◆ Extrait fourni:

^^^^

Ecrit par Yasmina Mahdi 10.02.23 dans La Une Livres, Les Livres, Recensions, Roman

L’histoire traverse nos peaux douces, Livre 1/Jack, Christine Bard, éditions Ixe, Coll. Fonctions dérivées, novembre 2022, 176 pages, 17 €

L’histoire traverse nos peaux douces, Livre 1/Jack, Christine Bard (par Yasmina Mahdi)

Les premiers pas

Il a dit : « Je vous donne le pays de Canaan, ce sera votre part d’héritage ».

En ces temps-là, on pouvait les compter : c’était une poignée d’immigrants ; ils allaient de nation en nation, d’un royaume vers un autre royaume (Psaume 104).

Que ma prière devant toi s’élève comme un encens (Psaume 140).

Christine Bard, née en 1965, est spécialiste de l’histoire des femmes et du genre. Elle dirige la Collection Archives du Féminisme aux PUR à Rennes. Elle est membre des comités de rédaction de la Revue Clio. Depuis 2004, elle dirige de nombreuses thèses sur un large spectre de l’histoire des femmes au XXème siècle. Son dernier ouvrage est : Les garçonnes, mode et fantasmes des Années folles (Autrement, 2021) ; L’histoire traverse nos peaux douces est le premier cycle autobiographique de la genèse de l’histoire intime et familiale de ses proches.

^^^^

◆ Problème court 1:
D'après l'extrait fourni, en quelle année Christine Bard est-elle née ?
◆ Problème court 2:
Relevez toutes les lignes des entrées qui contiennent la chaîne "building", en tenant compte de la casse.

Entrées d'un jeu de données

^^^^

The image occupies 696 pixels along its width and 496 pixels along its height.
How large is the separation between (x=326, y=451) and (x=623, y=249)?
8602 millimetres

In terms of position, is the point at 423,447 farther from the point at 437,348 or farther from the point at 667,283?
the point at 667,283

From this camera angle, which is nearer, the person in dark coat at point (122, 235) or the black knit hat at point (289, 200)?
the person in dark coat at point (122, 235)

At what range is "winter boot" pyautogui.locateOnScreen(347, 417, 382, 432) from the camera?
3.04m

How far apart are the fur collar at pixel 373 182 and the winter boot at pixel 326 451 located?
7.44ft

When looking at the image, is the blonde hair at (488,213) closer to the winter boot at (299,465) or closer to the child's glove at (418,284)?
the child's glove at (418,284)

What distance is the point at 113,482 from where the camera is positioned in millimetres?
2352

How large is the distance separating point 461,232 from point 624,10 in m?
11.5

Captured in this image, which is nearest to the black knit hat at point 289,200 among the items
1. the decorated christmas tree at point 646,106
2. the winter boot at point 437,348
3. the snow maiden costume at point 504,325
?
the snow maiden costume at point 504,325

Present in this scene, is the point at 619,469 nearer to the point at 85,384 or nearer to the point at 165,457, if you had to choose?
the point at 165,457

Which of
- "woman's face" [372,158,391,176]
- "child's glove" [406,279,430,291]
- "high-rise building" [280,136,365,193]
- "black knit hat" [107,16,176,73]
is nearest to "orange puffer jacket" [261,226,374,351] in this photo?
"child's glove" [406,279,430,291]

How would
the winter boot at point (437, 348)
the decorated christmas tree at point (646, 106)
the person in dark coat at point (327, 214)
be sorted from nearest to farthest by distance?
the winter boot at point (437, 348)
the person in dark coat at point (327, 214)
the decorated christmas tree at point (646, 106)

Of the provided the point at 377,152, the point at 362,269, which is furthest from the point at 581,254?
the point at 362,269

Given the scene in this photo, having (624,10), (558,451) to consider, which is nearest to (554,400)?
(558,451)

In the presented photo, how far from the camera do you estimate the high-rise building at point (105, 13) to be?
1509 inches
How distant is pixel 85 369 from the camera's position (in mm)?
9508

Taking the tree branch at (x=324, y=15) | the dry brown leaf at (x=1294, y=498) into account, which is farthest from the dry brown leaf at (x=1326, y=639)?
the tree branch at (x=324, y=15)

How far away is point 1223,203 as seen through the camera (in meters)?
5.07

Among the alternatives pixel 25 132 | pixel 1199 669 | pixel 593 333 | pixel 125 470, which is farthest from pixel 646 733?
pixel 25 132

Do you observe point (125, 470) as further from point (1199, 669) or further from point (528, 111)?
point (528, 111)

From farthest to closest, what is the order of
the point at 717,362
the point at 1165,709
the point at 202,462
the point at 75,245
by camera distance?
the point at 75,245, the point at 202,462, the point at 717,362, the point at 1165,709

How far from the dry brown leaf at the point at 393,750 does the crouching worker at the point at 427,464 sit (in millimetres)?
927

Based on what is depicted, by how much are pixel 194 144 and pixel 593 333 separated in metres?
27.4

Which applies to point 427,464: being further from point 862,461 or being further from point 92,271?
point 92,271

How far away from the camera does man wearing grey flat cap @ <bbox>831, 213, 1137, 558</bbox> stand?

^^^^

◆ Résultat attendu 1:
En 1965.

◆ Résultat attendu 2:
- "high-rise building" [280,136,365,193]
In the presented photo, how far from the camera do you estimate the high-rise building at point (105, 13) to be?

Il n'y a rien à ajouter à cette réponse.